Owing Chinese investors $250 million, the real estate company owned by the family of President Trump’s son-in-law and key advisor, Jared Kushner, is finding it difficult to find a major bank willing to loan the money amid a number of controversies brewing around its links to the administration and allegations of a visa program to lure investors.
According to a Bloomberg report, Kushner Cos. has been testing the waters in search of a loan, using its 50-story Trump Bay Street in Jersey City as collateral. According to the report, the company would keep $50 million and use the rest to repay the investors and pay off a mortgage on the building.
The building is now valued at $340 million to $360 million, with more than half the apartments rented, according to a deal summary circulated to prospective lenders in recent weeks.
The company funded a chunk of the $194-million development through the EB-5 visa program. This program offers wealthy foreign investors green cards in return for an investment in U.S. projects. Under the program, a foreigner must put up at least $500,000 in a project that helps an area with high unemployment or in need of development in exchange for a permanent resident visa.
This is a program that has some under scrutiny for several years as lawmakers have sought stricter oversight to guard against fraud and provide better access to economically strapped regions. Because of the controversy and the property’s connection to the Kushners and the visa program, many large banks are wary.

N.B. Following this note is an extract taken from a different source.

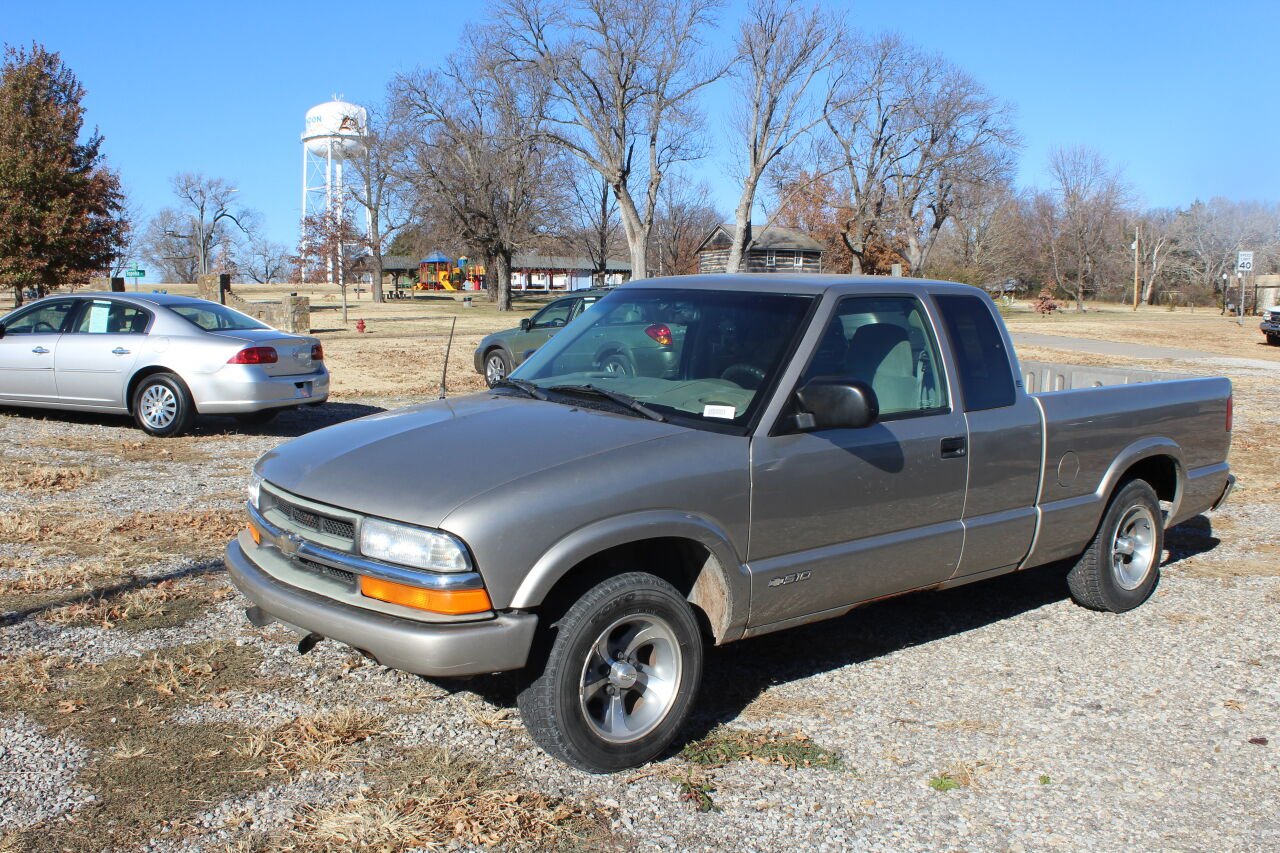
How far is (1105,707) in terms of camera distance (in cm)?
457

On projects like Trump Bay Street, longer-term financing — with lower rates — is typically not available until the building reaches at least 50 percent occupancy, which this one now has, according to Laurent Morali, the president of Kushner Companies, said in a recent statement.
“We have received overwhelming interest, at our ask, from the pool of lenders that has been tapped. This is a very successful rental building, which is in high demand in the lending community.”

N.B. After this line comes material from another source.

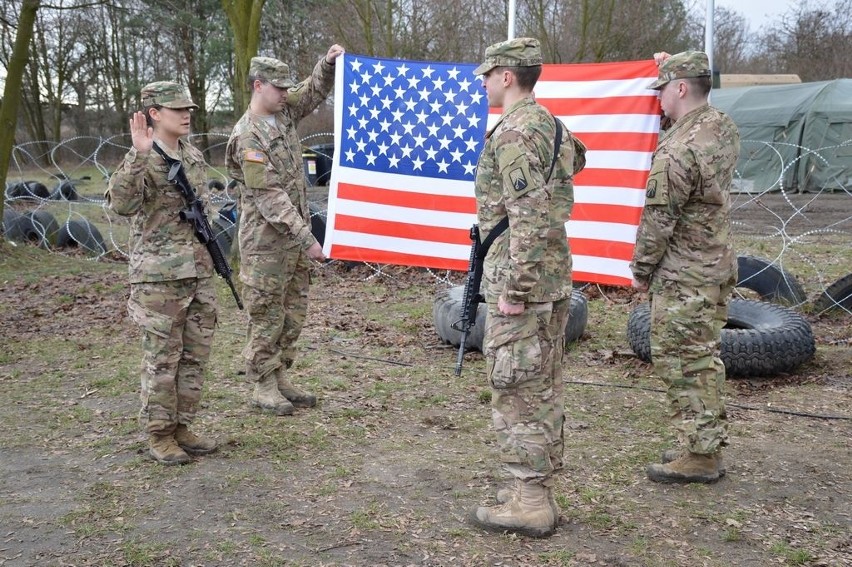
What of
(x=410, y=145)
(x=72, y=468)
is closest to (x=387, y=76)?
(x=410, y=145)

The Kushner family’s use of the EB-5 visa program stirred controversy in May when Jared Kushner’s sister, Nicole Meyer, mentioned his name during a marketing trip in Beijing as part of an effort to raise another $150 million in visa funding for a separate Jersey City project. Kushner Companies said later that Kushner family members would no longer participate in such roadshows in China.
In preparation for his role as a White House adviser, Jared Kushner divested some of his stakes in the family business and other investments. He also resigned his position as chief executive of Kushner Companies, as well as the management positions he held in the hundreds of entities the company uses to own its projects.